1. ## New Inverse Variation (check this please)

When a seesaw is perfectly balanced, each person’s distance, “d,” from the fulcrum varies inversely as his weight, “w.” If a 120-pound person sits 5 feet from the seesaw fulcrum, where must a 150-pound person sit to balance the seesaw?

w = k/d

120 = k/5

120*5 = k

600 = k

... find d when w = 150...

d = 600/w
d = 600/150
d= 4

Thanks a lot!

2. Originally Posted by bobbyboy1111
When a seesaw is perfectly balanced, each person’s distance, “d,” from the fulcrum varies inversely as his weight, “w.” If a 120-pound person sits 5 feet from the seesaw fulcrum, where must a 150-pound person sit to balance the seesaw?
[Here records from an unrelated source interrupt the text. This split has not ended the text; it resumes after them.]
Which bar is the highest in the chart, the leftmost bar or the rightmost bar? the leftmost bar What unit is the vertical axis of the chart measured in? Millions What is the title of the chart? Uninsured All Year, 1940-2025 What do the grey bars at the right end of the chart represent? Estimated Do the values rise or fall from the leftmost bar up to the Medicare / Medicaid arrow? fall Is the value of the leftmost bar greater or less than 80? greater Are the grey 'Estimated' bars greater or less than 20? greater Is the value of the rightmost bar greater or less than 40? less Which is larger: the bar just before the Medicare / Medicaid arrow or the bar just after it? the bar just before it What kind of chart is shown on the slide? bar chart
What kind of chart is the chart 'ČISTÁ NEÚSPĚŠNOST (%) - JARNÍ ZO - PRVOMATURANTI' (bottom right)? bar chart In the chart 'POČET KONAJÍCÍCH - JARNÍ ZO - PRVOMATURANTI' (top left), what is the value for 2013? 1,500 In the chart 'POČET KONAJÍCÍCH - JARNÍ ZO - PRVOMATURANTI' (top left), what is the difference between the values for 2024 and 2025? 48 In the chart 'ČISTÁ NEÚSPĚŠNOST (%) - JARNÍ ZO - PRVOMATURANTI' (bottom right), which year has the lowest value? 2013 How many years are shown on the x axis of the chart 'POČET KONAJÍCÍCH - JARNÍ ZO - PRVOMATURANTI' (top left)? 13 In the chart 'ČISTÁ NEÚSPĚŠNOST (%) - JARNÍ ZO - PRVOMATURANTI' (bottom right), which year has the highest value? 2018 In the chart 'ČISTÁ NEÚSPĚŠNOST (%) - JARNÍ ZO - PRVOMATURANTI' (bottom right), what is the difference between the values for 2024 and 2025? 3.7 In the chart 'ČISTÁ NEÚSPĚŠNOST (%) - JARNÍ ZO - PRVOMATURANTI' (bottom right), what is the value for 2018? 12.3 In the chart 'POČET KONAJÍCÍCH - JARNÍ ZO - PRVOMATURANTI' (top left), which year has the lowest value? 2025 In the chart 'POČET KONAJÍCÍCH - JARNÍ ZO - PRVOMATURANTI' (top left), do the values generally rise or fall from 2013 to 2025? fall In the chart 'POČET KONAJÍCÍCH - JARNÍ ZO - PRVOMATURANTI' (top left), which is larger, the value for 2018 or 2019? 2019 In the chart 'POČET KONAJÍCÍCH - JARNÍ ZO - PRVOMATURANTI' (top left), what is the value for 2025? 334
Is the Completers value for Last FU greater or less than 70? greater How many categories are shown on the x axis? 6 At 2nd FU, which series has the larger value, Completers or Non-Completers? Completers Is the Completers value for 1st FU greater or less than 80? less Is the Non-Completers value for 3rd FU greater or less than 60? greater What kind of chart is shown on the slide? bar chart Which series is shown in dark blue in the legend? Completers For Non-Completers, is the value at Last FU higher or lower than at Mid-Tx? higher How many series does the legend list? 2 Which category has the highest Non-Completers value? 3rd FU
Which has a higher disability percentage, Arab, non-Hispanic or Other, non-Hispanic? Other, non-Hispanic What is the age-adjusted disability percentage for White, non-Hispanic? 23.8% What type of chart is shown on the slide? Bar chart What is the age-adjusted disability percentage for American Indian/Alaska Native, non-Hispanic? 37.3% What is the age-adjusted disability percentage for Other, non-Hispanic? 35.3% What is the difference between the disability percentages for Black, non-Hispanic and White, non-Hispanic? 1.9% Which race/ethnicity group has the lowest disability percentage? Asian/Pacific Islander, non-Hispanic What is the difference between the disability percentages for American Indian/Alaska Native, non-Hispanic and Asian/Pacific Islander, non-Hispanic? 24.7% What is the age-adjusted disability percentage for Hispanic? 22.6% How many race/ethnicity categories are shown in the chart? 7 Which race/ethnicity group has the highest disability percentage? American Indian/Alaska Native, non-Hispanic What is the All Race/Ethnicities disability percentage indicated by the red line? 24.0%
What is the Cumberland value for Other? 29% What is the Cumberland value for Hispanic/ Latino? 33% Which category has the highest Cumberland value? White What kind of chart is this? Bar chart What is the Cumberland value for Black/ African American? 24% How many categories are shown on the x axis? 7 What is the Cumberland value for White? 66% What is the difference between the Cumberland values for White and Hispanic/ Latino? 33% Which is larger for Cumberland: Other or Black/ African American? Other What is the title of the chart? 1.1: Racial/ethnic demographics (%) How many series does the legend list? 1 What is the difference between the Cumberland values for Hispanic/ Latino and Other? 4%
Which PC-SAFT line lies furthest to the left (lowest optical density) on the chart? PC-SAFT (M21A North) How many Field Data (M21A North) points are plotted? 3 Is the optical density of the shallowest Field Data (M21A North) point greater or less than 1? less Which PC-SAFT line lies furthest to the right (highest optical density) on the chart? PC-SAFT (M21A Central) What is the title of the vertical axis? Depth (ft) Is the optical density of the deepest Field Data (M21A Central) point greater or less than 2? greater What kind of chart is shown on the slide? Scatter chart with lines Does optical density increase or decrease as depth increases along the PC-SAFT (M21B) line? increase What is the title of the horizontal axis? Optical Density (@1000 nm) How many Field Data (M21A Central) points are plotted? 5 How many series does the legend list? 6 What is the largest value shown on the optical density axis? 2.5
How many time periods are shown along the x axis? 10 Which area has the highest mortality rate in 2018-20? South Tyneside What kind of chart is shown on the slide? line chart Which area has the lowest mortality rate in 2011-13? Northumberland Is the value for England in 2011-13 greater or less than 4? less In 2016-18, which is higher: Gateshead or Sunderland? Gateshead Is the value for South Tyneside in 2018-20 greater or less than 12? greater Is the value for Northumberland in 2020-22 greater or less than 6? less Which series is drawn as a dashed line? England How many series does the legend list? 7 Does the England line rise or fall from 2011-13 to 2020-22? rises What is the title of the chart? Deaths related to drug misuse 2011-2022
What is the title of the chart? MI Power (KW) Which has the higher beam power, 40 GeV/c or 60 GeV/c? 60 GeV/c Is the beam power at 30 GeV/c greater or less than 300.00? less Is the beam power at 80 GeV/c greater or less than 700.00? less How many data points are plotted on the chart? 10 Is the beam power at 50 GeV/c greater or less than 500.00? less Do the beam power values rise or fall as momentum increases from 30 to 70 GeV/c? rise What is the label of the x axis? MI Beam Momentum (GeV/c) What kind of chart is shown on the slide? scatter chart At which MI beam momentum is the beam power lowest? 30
w = k/d <=== This is incorrect.

120 = k/5

120*5 = k

600 = k

... find d when w = 150...

d = 600/w
d = 600/150
d= 4

Thanks a lot!
Hi bobbyboy1111,

Your original equation is incorrect. However, it didn't affect the value of k.

It should have been $d=\frac{k}{w}$

I noticed that you fixed it when you solved for the distance a 150 lb person needs to sit from the fulcrum. Your answer is correct.